M HKA gaat digitaal

Met M HKA Ensembles zetten we onze eerste échte stappen in het digitale landschap. Ons doel is met behulp van nieuwe media de kunstwerken nog beter te kaderen dan we tot nu toe hebben kunnen doen.

We geven momenteel prioriteit aan smartphones en tablets, m.a.w. de in-museum-ervaring. Maar we zijn evenzeer hard aan het werk aan een veelzijdige desktop-versie. Tot het zover is vind je hier deze tussenversie.

M HKA goes digital

Embracing the possibilities of new media, M HKA is making a particular effort to share its knowledge and give art the framework it deserves.

We are currently focusing on the experience in the museum with this application for smartphones and tablets. In the future this will also lead to a versatile desktop version, which is now still in its construction phase.

Niks, 2003

Print, 90 x 75 cm.

©image: M HKA

Collection: Collection M HKA, Antwerp (Inv. no. UFO35_01).

In the winter of 2002-03, Luc Tuymans presented a series of ten paintings entitled Niks ('nothing' in Dutch) at Zeno X Gallery in Antwerp. The eponymous painting depicts a potted geranium in full bloom, rendered in a somber fog of greys, greens, and faded reds. Enormously popular in Flanders, geraniums are often found on windowsills in particularly prim and proper neighbourhoods. The use of the geranium as a public display of propriety - 'more Flemish than Flanders' - evokes in Tuymans a certain disdain, even horror, as evidenced by the irony of the title. 'Niks', however, does not suggest that the subject is trivial or that the painting is simply an exercise in rendering a banal, everyday object on a flat surface. Rather, the title suggests that the isolation an recontextualisation of a specific 'nothing' can generate multiple meanings.

# AIM OF THE TASK
According to the museum text, what does the painting Niks depict?

# MATERIAL PROVIDED
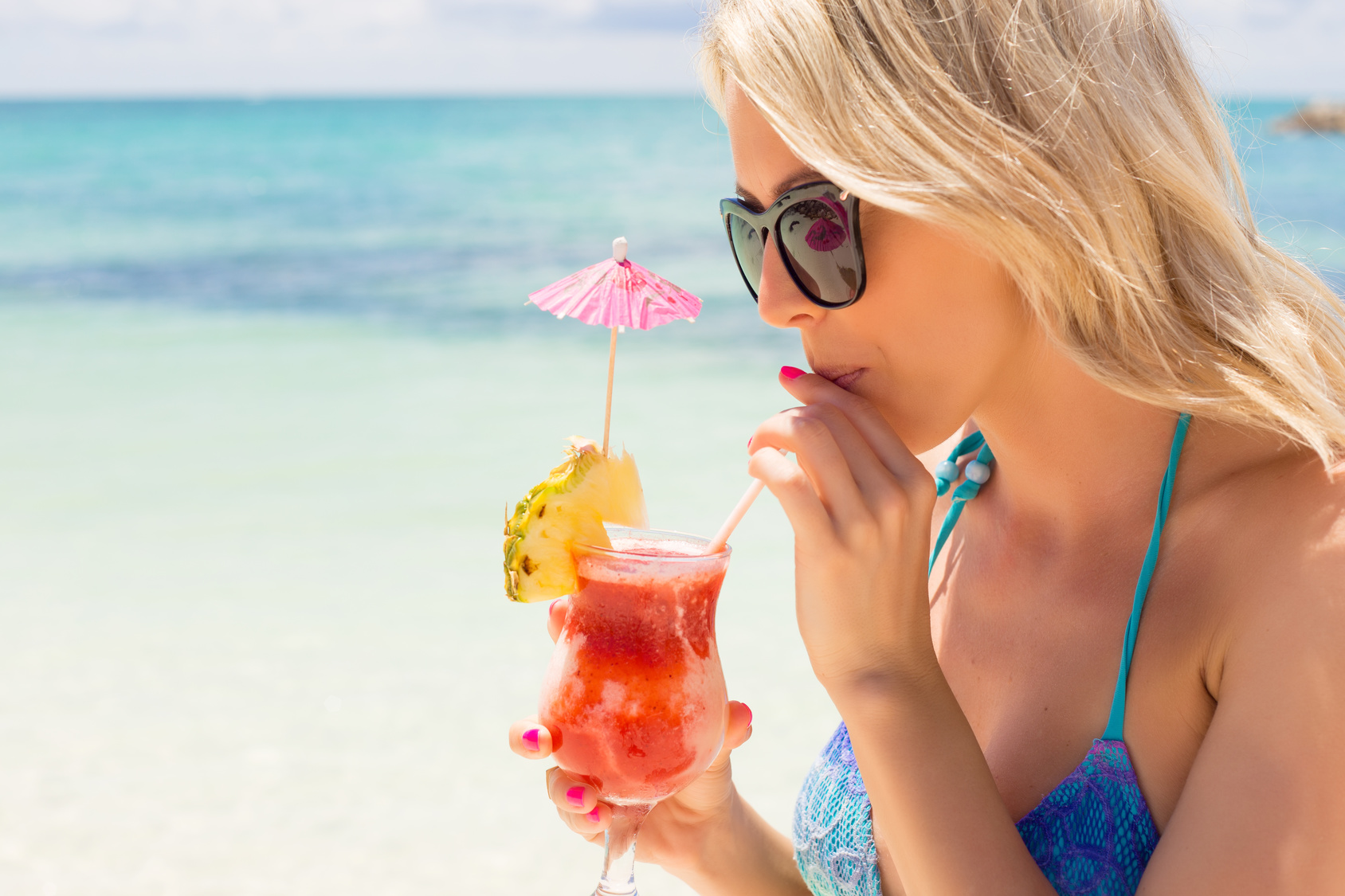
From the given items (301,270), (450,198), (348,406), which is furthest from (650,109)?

# FINAL RESULT
A potted geranium in full bloom.